■ Reading text:
== Segment start ==

News From Transplant Week of June 23, 2002 / Vol. 3 No. 25

 

Researchers Score Advance in Quest to Grow Replacement Organs

 

 

A multidisciplinary team of researchers in Massachusetts has built a living web of tiny blood vessels described by the Boston Globe as "a crucial advance in the long quest to grow replacement organs for humans from scratch."

Until now, when researchers tried to grow new organs in the laboratory, they were frustrated by the fact that as new organ tissue flourished and grew thicker, the cells were starved of blood and die.

But the Massachusetts team, according to the Globe, has grown a new circulatory system to feed the organs. They created a vast network of tiny plastic tubes, many smaller than a human hair, and then coaxed cells to line the insides and form a network of live capillaries. The plastic tubes would ultimately dissolve in the body.

To create a liver, the team would alternate thin layers of capillary networks with thin layers of liver cells.

== Segment end ==

■ What you will do:
A – List every detail the transplant news item gives about the plastic tubes the team created.
B – Answer these questions from the transplant news item:
(i) Which newspaper called the work "a crucial advance"?
(ii) In what state is the research team based?
(iii) To create a liver, what would the team alternate with thin layers of capillary networks?
C – According to the transplant news item, why did the team need to grow a new circulatory system?
The entries come from a separate source and are unrelated to the transplant news item.

■ Listed entries:
== Segment start ==

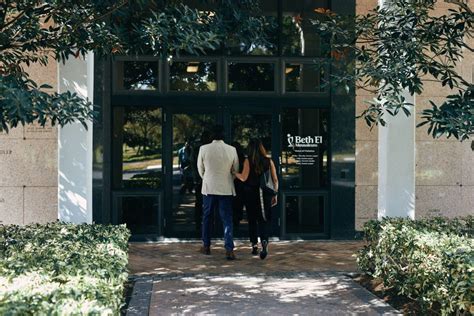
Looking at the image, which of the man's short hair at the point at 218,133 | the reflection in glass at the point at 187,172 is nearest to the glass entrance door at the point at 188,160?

== Segment end ==
== Segment start ==

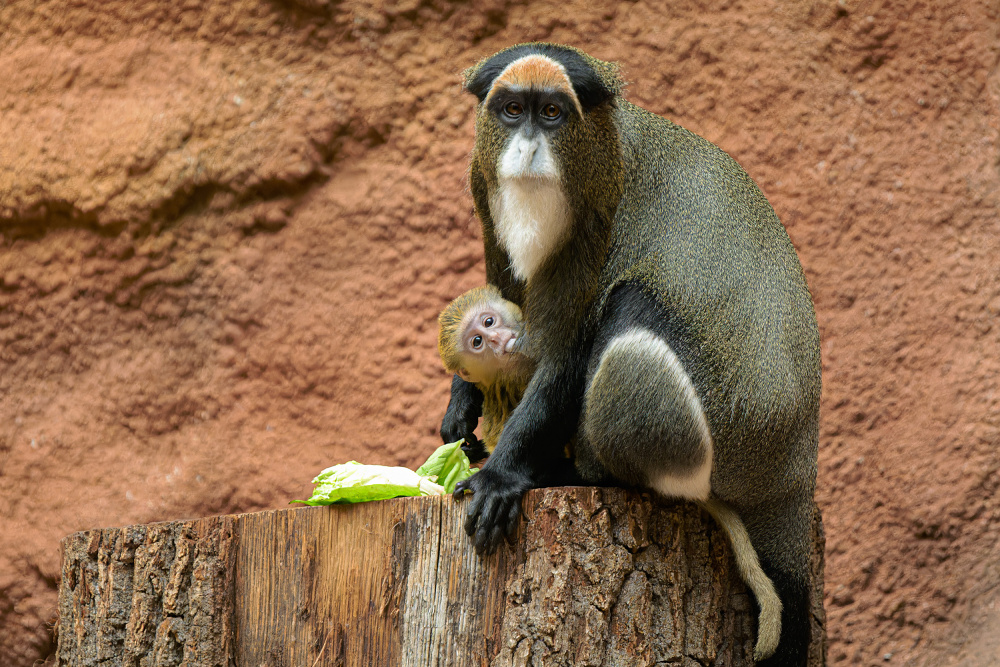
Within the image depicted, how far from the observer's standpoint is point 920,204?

== Segment end ==

■ Answers by task:
A –
- They form a vast network.
- Many are smaller than a human hair.
- Cells were coaxed to line their insides and form a network of live capillaries.
- They would ultimately dissolve in the body.

B –
(i) The Boston Globe.
(ii) Massachusetts.
(iii) Thin layers of liver cells.

C – In earlier attempts to grow organs in the laboratory, the cells were starved of blood and died as the new tissue grew thicker. The team grew a circulatory system to feed the organs.